Page:Gustave Flaubert - La Tentation de Saint-Antoine.djvu/592

La bibliothèque libre.
Le texte de cette page a été corrigé et est conforme au fac-similé.

le sphinx.

Ô Fantaisie ! Fantaisie ! emporte-moi sur tes ailes pour désennuyer ma tristesse !

la chimère.

Ô inconnu ! inconnu ! je suis amoureuse de tes yeux ! Comme une hyène en chaleur, je tourne autour de toi, sollicitant les fécondations dont le besoin me dévore.

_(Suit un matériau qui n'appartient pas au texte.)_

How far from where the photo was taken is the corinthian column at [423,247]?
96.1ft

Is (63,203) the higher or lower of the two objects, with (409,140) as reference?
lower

Ouvre la gueule ! lève tes pieds ! monte sur mon dos !

le sphinx.

Mes pieds depuis qu’ils sont à plat ne peuvent plus se relever. Le lichen, comme une dartre, a poussé sur ma bouche. À force de songer, je n’ai plus rien à dire.

la chimère.

Tu mens, Sphinx hypocrite ! J’ai vu ta virilité cachée ! D’où vient toujours que tu m’appelles et me renies ?

le sphinx.

C’est toi, Caprice indomptable, qui passes et tourbillonnes.

la chimère.

Est-ce ma faute ?… Comment ?… Laisse-moi !

Elle aboie.

Houahô ! houahô !

le sphinx.

Tu remues, tu m’échappes !

Il grogne.

Heoûm ! eûm !

la chimère.

Essayons ?… Tu m’écrases !… houahô ! houahô !

La Chimère aboie, le Sphinx gronde, et des papillons monstrueux se mettent à bourdonner, des lézards s’avancent, des chauves-souris voltigent, des crapauds sautent, des chenilles rampent, de grandes araignées se traînent.